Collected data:

--

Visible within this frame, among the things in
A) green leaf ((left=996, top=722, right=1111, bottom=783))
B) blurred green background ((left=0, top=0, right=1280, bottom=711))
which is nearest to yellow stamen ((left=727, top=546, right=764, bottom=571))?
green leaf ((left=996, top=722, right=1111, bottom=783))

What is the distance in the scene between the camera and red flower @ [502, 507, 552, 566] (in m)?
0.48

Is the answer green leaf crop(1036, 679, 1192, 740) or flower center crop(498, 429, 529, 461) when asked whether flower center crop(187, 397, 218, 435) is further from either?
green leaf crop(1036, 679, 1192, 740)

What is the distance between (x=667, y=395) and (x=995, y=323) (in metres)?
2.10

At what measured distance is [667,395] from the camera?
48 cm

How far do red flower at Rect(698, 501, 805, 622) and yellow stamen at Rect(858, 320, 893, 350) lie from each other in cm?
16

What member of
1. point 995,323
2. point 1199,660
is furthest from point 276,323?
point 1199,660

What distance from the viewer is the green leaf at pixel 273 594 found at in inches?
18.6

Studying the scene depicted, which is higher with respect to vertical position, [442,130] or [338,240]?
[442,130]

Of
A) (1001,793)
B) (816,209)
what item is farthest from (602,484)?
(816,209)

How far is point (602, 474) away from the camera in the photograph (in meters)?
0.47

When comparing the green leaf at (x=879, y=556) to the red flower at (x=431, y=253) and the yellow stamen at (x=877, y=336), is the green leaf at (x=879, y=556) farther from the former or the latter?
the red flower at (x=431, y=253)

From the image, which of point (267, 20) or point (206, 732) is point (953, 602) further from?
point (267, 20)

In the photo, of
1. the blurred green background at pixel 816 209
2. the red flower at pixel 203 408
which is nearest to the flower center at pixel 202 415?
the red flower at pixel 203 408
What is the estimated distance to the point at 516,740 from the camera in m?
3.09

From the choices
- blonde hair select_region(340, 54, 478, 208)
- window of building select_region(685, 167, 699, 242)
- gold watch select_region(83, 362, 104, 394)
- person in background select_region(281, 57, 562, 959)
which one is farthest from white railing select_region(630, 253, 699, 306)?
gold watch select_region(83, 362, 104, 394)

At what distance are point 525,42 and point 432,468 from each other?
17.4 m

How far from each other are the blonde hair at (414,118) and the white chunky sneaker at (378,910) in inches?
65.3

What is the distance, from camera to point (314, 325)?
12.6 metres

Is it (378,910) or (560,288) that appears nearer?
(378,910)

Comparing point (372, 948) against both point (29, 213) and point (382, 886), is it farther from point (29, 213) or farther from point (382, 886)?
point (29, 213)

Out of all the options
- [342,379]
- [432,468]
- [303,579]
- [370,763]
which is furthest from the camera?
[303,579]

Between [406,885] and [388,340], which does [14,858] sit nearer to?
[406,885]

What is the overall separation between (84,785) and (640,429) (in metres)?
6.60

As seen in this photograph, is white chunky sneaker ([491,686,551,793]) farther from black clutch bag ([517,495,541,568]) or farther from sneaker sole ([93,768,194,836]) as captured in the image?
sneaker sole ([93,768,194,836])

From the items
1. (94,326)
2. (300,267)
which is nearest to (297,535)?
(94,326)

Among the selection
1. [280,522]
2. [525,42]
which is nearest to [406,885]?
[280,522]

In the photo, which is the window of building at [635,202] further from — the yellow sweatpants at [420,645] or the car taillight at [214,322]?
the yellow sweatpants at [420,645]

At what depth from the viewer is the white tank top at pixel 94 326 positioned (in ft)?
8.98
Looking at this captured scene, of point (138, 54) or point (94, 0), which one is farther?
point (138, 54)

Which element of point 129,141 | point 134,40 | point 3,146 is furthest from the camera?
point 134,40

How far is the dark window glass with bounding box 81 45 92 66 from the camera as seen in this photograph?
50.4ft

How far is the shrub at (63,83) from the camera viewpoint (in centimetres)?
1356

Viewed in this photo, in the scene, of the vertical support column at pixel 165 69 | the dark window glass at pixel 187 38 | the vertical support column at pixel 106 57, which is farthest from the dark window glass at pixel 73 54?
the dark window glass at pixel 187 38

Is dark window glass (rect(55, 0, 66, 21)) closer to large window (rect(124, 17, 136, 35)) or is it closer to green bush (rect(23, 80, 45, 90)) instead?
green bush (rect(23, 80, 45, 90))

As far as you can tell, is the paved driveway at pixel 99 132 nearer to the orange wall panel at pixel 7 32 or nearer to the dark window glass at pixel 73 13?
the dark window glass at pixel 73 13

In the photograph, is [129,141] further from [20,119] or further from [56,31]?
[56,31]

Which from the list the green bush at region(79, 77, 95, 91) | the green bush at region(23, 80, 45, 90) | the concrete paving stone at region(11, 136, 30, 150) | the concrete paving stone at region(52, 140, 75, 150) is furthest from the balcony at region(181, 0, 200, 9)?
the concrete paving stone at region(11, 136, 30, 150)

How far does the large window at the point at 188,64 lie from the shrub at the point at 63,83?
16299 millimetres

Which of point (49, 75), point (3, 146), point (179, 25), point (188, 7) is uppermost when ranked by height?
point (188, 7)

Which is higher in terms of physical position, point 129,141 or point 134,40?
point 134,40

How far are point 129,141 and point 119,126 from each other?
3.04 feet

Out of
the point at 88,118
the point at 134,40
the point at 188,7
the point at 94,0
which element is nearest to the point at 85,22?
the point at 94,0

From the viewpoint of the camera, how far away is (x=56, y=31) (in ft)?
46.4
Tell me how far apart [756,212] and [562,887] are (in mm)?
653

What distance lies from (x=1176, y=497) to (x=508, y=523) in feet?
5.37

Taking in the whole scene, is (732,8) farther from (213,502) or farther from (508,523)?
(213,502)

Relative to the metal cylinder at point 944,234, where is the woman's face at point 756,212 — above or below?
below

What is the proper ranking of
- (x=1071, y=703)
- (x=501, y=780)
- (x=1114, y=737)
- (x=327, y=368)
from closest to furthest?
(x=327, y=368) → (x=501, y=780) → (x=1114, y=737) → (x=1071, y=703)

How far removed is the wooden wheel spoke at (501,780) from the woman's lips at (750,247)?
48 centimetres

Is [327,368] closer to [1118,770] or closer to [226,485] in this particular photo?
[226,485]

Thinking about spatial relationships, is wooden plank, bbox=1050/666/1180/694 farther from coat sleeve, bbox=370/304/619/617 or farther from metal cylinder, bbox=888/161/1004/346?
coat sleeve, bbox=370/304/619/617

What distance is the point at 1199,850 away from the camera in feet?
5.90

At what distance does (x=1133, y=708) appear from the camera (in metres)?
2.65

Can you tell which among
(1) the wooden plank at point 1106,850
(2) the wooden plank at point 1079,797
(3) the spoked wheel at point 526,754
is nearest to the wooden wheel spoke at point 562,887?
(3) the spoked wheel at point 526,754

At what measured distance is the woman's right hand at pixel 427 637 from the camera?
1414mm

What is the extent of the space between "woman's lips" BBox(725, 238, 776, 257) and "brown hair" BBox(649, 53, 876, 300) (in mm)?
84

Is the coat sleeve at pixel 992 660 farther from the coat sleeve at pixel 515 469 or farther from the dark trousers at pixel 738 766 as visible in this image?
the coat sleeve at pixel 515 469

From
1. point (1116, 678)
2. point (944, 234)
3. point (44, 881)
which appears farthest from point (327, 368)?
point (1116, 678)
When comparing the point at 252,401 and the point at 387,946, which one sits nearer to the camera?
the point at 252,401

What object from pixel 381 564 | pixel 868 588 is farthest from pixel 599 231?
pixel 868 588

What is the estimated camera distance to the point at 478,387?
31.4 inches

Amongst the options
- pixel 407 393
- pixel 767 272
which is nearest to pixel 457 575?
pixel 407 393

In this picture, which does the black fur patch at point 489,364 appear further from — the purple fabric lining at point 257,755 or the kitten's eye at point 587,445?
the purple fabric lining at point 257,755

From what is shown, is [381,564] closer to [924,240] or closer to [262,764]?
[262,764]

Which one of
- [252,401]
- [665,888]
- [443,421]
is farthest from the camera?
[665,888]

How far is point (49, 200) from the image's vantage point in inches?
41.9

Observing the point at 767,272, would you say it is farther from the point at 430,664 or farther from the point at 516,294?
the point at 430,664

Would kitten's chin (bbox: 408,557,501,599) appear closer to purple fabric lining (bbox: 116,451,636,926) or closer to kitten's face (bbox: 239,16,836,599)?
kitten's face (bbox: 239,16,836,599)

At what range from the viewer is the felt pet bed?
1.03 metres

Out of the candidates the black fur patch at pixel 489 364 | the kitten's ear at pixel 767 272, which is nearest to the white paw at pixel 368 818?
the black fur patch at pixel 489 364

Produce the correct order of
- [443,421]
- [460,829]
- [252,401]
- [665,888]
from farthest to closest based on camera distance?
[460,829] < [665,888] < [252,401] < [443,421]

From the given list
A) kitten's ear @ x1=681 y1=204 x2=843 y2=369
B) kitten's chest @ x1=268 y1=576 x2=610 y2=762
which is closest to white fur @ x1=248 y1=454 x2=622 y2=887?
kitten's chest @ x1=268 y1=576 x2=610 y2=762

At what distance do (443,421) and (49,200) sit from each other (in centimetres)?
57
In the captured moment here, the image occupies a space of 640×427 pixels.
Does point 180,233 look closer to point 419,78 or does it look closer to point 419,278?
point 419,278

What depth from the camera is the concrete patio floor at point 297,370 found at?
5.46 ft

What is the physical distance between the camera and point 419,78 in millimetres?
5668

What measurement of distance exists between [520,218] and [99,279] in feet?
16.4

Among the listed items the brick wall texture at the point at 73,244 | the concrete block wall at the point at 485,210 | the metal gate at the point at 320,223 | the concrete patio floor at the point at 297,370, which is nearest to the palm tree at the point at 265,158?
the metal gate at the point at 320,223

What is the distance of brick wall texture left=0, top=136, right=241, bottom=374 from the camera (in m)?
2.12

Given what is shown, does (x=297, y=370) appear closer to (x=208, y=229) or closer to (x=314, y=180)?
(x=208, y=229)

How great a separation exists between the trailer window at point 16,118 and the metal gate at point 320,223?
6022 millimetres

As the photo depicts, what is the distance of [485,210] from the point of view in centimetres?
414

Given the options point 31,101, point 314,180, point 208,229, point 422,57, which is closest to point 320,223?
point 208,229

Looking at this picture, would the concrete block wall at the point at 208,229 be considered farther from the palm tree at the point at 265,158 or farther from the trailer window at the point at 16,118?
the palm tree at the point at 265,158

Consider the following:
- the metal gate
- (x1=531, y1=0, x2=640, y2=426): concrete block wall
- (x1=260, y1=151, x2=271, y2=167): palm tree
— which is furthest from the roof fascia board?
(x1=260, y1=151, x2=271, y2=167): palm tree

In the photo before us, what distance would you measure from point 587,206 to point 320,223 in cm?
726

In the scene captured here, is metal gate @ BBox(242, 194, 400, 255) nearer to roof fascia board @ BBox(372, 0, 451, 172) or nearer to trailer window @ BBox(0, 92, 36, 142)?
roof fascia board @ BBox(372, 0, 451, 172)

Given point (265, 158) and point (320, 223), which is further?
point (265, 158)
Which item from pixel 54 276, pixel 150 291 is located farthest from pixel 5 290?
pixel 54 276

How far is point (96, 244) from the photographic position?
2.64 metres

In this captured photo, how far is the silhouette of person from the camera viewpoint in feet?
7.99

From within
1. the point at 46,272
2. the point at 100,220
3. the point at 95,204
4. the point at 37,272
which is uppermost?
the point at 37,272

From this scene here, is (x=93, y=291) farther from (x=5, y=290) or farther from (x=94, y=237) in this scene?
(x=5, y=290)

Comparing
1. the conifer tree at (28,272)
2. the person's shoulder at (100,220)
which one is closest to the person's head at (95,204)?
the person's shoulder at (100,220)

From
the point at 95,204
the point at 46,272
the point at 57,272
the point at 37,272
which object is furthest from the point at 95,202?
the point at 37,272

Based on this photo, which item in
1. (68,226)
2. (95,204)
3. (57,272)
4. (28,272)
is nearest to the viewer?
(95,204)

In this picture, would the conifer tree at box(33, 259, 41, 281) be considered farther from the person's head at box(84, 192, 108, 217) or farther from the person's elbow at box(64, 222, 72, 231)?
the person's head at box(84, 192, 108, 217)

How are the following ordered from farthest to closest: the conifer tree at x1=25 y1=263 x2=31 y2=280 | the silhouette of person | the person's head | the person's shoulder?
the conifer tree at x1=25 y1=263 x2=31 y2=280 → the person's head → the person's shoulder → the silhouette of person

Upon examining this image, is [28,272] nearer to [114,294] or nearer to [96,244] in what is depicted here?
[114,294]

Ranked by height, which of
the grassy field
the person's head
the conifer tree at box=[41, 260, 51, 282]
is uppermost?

--

STATED TASK => Reproduce only the lines between the line containing "Given point (265, 158)" and the last line of the records, those two lines included, exactly.

WRITTEN SOLUTION =>
Given point (265, 158) and point (320, 223), which is further?
point (265, 158)
Which item from pixel 54 276, pixel 150 291 is located farthest from pixel 5 290?
pixel 54 276

How far is point (96, 244) from the photographic position?
2.64 metres

In this captured photo, how far is the silhouette of person from the camera viewpoint in feet?
7.99

From within
1. the point at 46,272
2. the point at 100,220
3. the point at 95,204
4. the point at 37,272
which is uppermost?
the point at 37,272

From this scene here, is (x=93, y=291) farther from (x=5, y=290) or farther from (x=94, y=237) in this scene?
(x=5, y=290)

Comparing
1. the conifer tree at (28,272)
2. the person's shoulder at (100,220)
which one is closest to the person's head at (95,204)?
the person's shoulder at (100,220)

From
the point at 95,204
the point at 46,272
the point at 57,272
the point at 37,272
which object is furthest from the point at 95,202?
the point at 37,272

Based on this photo, which item in
1. (68,226)
2. (95,204)
3. (57,272)
4. (28,272)
is nearest to the viewer?
(95,204)

In this picture, would the conifer tree at box(33, 259, 41, 281) be considered farther from the person's head at box(84, 192, 108, 217) or farther from the person's elbow at box(64, 222, 72, 231)?
the person's head at box(84, 192, 108, 217)

How are the following ordered from farthest to closest: the conifer tree at x1=25 y1=263 x2=31 y2=280 | the silhouette of person | the person's head | the person's shoulder?
the conifer tree at x1=25 y1=263 x2=31 y2=280 → the person's head → the person's shoulder → the silhouette of person

Upon examining this image, is [28,272] nearer to [114,294] or nearer to [96,244] in what is depicted here?
[114,294]

Ranked by height, which of
the grassy field
the person's head
the conifer tree at box=[41, 260, 51, 282]
is uppermost?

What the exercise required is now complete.